🤖 AI Summary
Existing text-to-image models often struggle to balance semantic diversity and compositional accuracy when generating multi-person interaction scenes, frequently suffering from repetitive layouts, stereotyped poses, and inaccurate interactions. To address this, this work proposes a pose-image co-evolutionary dual-stream diffusion Transformer framework that integrates human-centric structural priors to jointly predict 2D pose maps and RGB images. By leveraging cross-modal alignment and an iterative scene construction strategy, the model progressively refines both structure and appearance. This approach effectively decomposes the complexity of generating intricate interactive scenes, significantly improving prompt adherence and output diversity while mitigating layout repetition and interaction distortion.
📝 Abstract
Despite recent progress, text-to-image models still struggle to generate semantically diverse and compositionally accurate multi-person interaction scenes, often collapsing to repetitive layouts, stereotypical poses, and poorly grounded interactions.

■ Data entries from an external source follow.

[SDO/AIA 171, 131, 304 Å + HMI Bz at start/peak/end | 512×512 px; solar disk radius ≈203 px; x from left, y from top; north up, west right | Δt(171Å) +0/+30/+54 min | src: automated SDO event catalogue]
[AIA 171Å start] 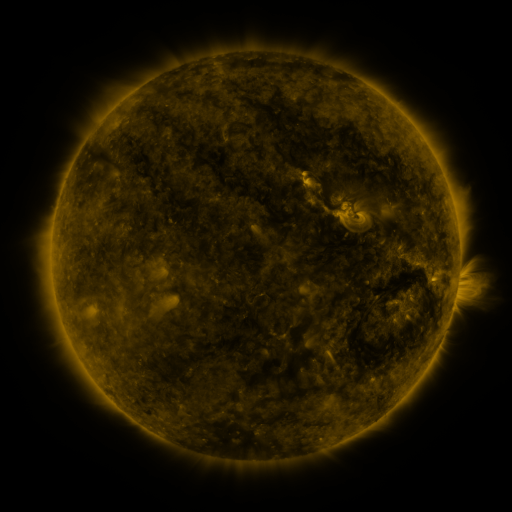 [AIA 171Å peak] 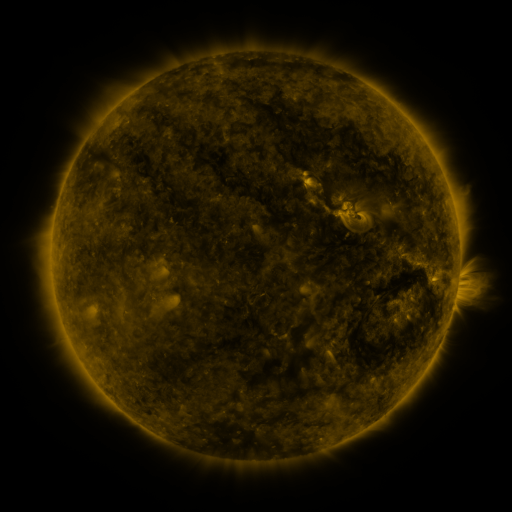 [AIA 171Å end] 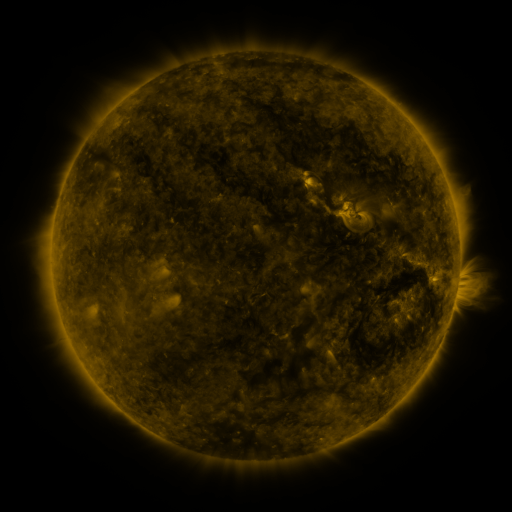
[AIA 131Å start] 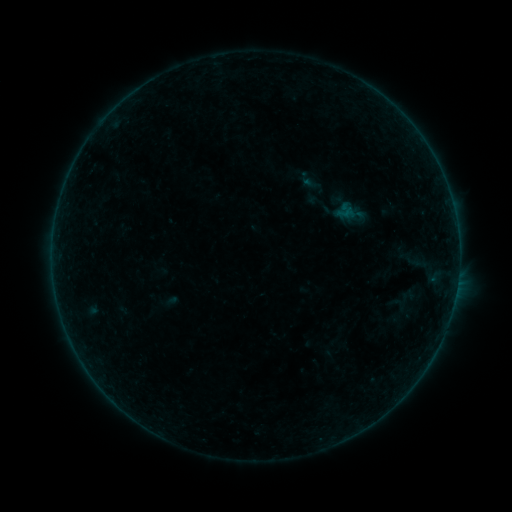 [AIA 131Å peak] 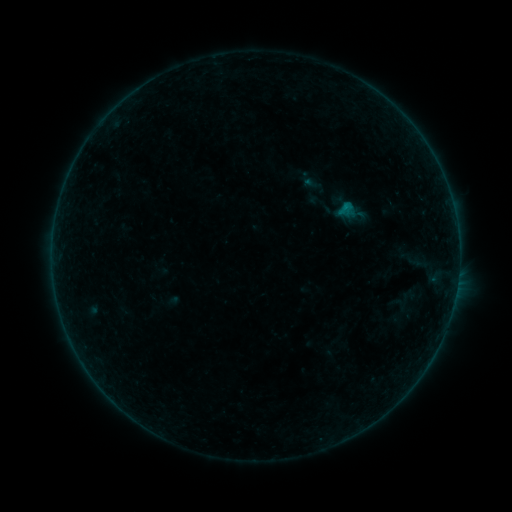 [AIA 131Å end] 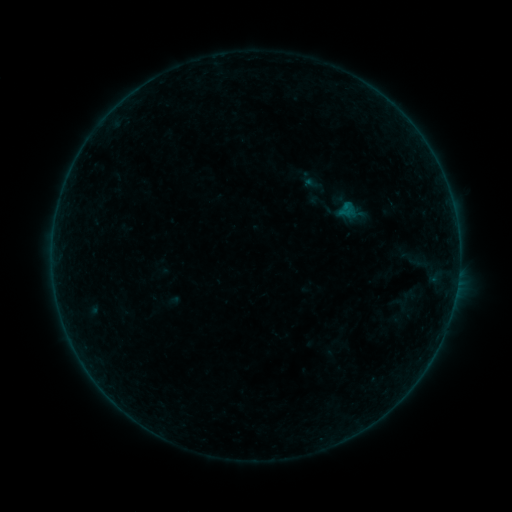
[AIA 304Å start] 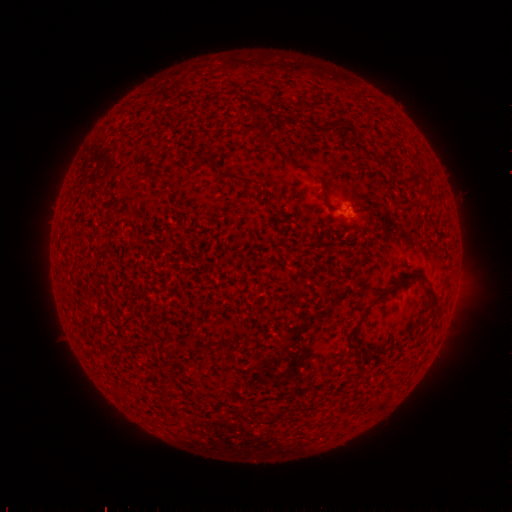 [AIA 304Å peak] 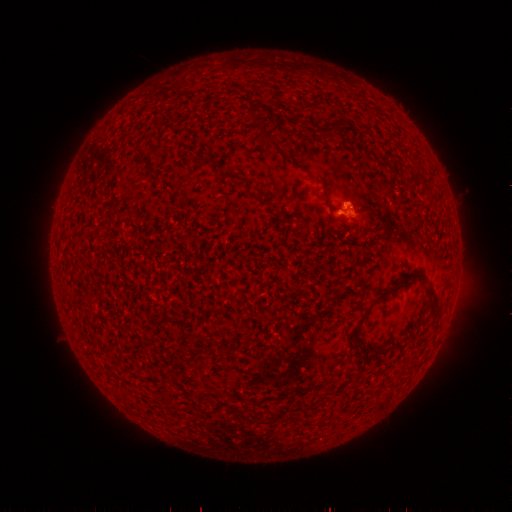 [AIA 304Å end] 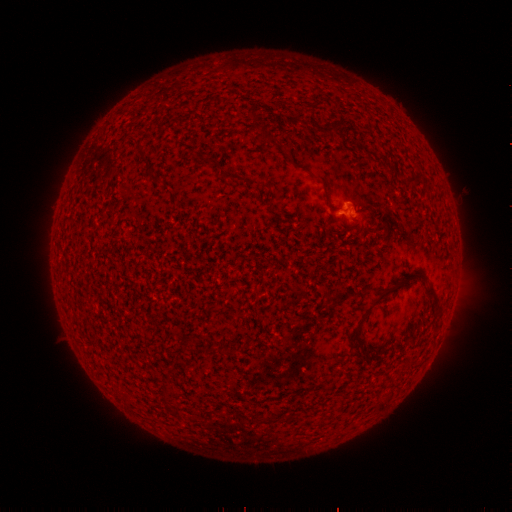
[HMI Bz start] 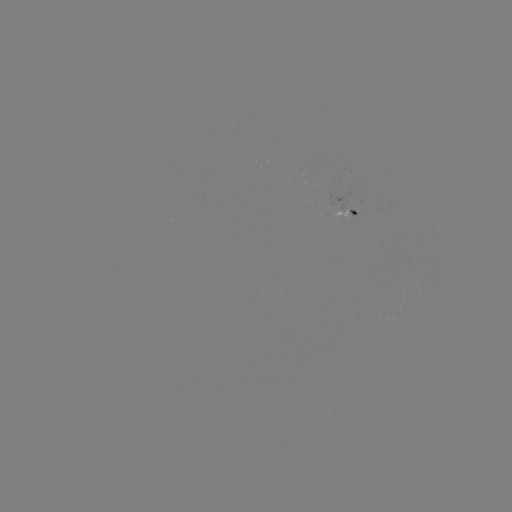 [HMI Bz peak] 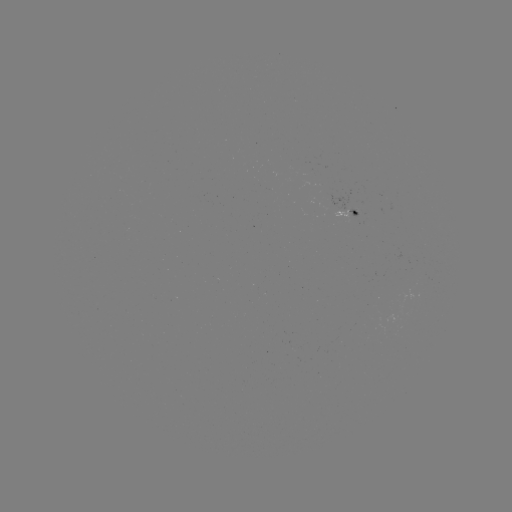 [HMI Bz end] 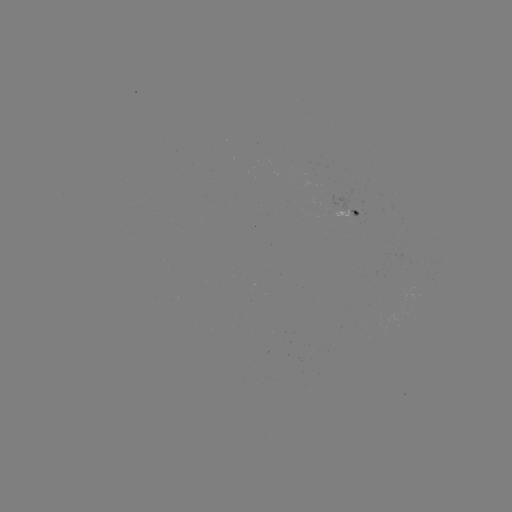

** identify B2.9 flare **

In this work, we bridge this gap by introducing a dual pose-image representation that brings person-centric structural priors into pretrained diffusion transformers. Our model jointly predicts a 2D pose visualization image and its corresponding RGB image, enabling structure and appearance to co-evolve during learning. At its core, a cross-modal alignment scheme binds text, pose, and image representations, ensuring consistent grounding across modalities. Furthermore, we design an iterative scene construction scheme, progressively generating complex multi-human interactions while effectively decomposing the overall generation complexity. Extensive experiments demonstrate that our method substantially improves prompt alignment and scene diversity in multi-person image generation.